Spatial relationship items
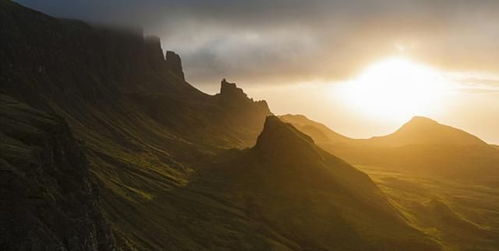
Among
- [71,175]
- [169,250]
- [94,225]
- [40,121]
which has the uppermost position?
[40,121]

> **Required work**: Copy every item above word for word, leaving out the pictures.

> **Output for this task**:
Among
- [71,175]
- [169,250]
- [94,225]
- [40,121]
which has the uppermost position?
[40,121]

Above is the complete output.